-- Entries of spatial question data --
-- BEGIN --

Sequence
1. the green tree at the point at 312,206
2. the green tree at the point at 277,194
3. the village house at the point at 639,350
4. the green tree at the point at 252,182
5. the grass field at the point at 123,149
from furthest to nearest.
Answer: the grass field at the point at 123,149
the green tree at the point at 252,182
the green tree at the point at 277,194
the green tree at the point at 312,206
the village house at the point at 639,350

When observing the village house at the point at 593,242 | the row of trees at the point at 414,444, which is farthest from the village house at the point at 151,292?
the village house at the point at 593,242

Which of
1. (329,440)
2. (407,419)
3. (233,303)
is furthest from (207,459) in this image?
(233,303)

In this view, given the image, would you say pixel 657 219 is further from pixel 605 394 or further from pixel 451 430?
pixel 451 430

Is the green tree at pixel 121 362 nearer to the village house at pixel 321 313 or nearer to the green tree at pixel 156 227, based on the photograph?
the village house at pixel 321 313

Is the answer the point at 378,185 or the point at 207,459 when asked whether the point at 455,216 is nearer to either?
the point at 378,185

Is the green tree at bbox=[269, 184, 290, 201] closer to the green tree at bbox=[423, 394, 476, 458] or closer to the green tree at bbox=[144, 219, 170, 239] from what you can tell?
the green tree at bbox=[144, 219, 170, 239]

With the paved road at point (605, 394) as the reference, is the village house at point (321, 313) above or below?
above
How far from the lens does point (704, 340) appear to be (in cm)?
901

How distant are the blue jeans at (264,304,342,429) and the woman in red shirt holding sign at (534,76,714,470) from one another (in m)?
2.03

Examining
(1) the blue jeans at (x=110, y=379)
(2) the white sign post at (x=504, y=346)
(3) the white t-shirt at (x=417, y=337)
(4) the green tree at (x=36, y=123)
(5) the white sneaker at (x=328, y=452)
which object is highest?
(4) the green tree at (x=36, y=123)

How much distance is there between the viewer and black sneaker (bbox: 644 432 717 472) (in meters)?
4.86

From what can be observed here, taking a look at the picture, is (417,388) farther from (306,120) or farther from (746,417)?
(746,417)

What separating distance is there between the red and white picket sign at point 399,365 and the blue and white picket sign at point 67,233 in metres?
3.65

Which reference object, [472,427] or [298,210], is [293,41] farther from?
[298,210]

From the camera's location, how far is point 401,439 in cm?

-- END --

-- Exercise objective --
Change each "sneaker" in the entries to "shoe" and write all the entries out again, leaving everything else unchanged.

-- Answer to this problem --
Sequence
1. the green tree at the point at 312,206
2. the green tree at the point at 277,194
3. the village house at the point at 639,350
4. the green tree at the point at 252,182
5. the grass field at the point at 123,149
from furthest to nearest.
Answer: the grass field at the point at 123,149
the green tree at the point at 252,182
the green tree at the point at 277,194
the green tree at the point at 312,206
the village house at the point at 639,350

When observing the village house at the point at 593,242 | the row of trees at the point at 414,444, which is farthest from the village house at the point at 151,292?
the village house at the point at 593,242

Which of
1. (329,440)
2. (407,419)
3. (233,303)
is furthest from (207,459) in this image?
(233,303)

In this view, given the image, would you say pixel 657 219 is further from pixel 605 394 or further from pixel 451 430?
pixel 451 430

Is the green tree at pixel 121 362 nearer to the village house at pixel 321 313 or nearer to the green tree at pixel 156 227, based on the photograph?
the village house at pixel 321 313

Is the answer the point at 378,185 or the point at 207,459 when asked whether the point at 455,216 is nearer to either?
the point at 378,185

Is the green tree at bbox=[269, 184, 290, 201] closer to the green tree at bbox=[423, 394, 476, 458] or closer to the green tree at bbox=[144, 219, 170, 239] from what you can tell?
the green tree at bbox=[144, 219, 170, 239]

With the paved road at point (605, 394) as the reference, is the village house at point (321, 313) above or below?
above
How far from the lens does point (704, 340) appear to be (in cm)?
901

How distant are the blue jeans at (264,304,342,429) and the woman in red shirt holding sign at (534,76,714,470) from one another (in m)?
2.03

Examining
(1) the blue jeans at (x=110, y=379)
(2) the white sign post at (x=504, y=346)
(3) the white t-shirt at (x=417, y=337)
(4) the green tree at (x=36, y=123)
(5) the white shoe at (x=328, y=452)
which object is highest?
(4) the green tree at (x=36, y=123)

How much distance is there between the viewer and black shoe (bbox: 644 432 717 472) (in meters)?
4.86

From what can be observed here, taking a look at the picture, is (417,388) farther from (306,120) or farther from (746,417)?
(746,417)

What separating distance is there between the red and white picket sign at point 399,365 and the blue and white picket sign at point 67,233 in metres?
3.65

Which reference object, [472,427] or [298,210], is [293,41] farther from?
[298,210]

From the camera's location, how far is point 401,439 in cm?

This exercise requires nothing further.